Range Fuels, one of the more successful biofuel startups backed by Khosla Ventures, announced today that it has opened up its first commercial plant to make cellulosic methanol out of non-food feedstocks. Located in Georgia, the facility is expected to pump out 20 million gallons of ethanol and biodiesel every year.

The company’s plan is to use wood waste generated by timber plants located around the Soperton, Ga. site (pictured above). It will convert that waste into synthetic gas using heat and pressure, which is fed into a proprietary catalytic process to produce alcohol-based compounds. The end product can be used for vehicles and jets with existing gas tanks.

This has been Range’s goal for a while. It initially said that the plant would be up and running in 2008, then 2009. Now, finally, it has come to fruition two years after the fact — mostly due to the limping economy and the Environmental Protection Agency’s decision to cut back support for cellulosic fuels.

Still, Range has been able to succeed over a number of venture-backed biofuel operations with generous private funding — more than $100 million in venture capital — as well as an $80 million loan guarantee from the U.S. Department of Agriculture.
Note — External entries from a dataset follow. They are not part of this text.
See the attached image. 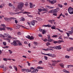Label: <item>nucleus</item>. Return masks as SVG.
<instances>
[{
    "label": "nucleus",
    "instance_id": "1",
    "mask_svg": "<svg viewBox=\"0 0 73 73\" xmlns=\"http://www.w3.org/2000/svg\"><path fill=\"white\" fill-rule=\"evenodd\" d=\"M22 72H31V73H36L38 72L37 69L34 70V68L33 67H31L30 69H22Z\"/></svg>",
    "mask_w": 73,
    "mask_h": 73
},
{
    "label": "nucleus",
    "instance_id": "2",
    "mask_svg": "<svg viewBox=\"0 0 73 73\" xmlns=\"http://www.w3.org/2000/svg\"><path fill=\"white\" fill-rule=\"evenodd\" d=\"M24 7L23 3L21 2L18 4L17 8L19 9H23V7Z\"/></svg>",
    "mask_w": 73,
    "mask_h": 73
},
{
    "label": "nucleus",
    "instance_id": "3",
    "mask_svg": "<svg viewBox=\"0 0 73 73\" xmlns=\"http://www.w3.org/2000/svg\"><path fill=\"white\" fill-rule=\"evenodd\" d=\"M48 39L47 40L46 39H45L43 40V41L44 42H46V41H48V42H52V41H53V39H50V35H48L47 36Z\"/></svg>",
    "mask_w": 73,
    "mask_h": 73
},
{
    "label": "nucleus",
    "instance_id": "4",
    "mask_svg": "<svg viewBox=\"0 0 73 73\" xmlns=\"http://www.w3.org/2000/svg\"><path fill=\"white\" fill-rule=\"evenodd\" d=\"M57 12H58V10L54 9V10H50V13H53V15L54 16H57Z\"/></svg>",
    "mask_w": 73,
    "mask_h": 73
},
{
    "label": "nucleus",
    "instance_id": "5",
This has set it on track to be one of the first companies of its kind to commercially scale.

Range’s roadmap has the company producing methanol for biodiesel first, followed up by cellulosic ethanol later in the year. Next year, it hopes to expand the plant’s capacity to 60 million gallons a year, eventually hitting a full capacity of 100 million gallons. The challenge now will be to stick to that time frame.

Based in Broomfield, Colo., Range is also backed by Pequot Capital, Pacific Corporate Group and Morgan Stanley, in addition to Khosla Ventures — which has been one of the most bullish Silicon Valley firms in biofuels, also investing in LS9 and Amyris Biotechnologies.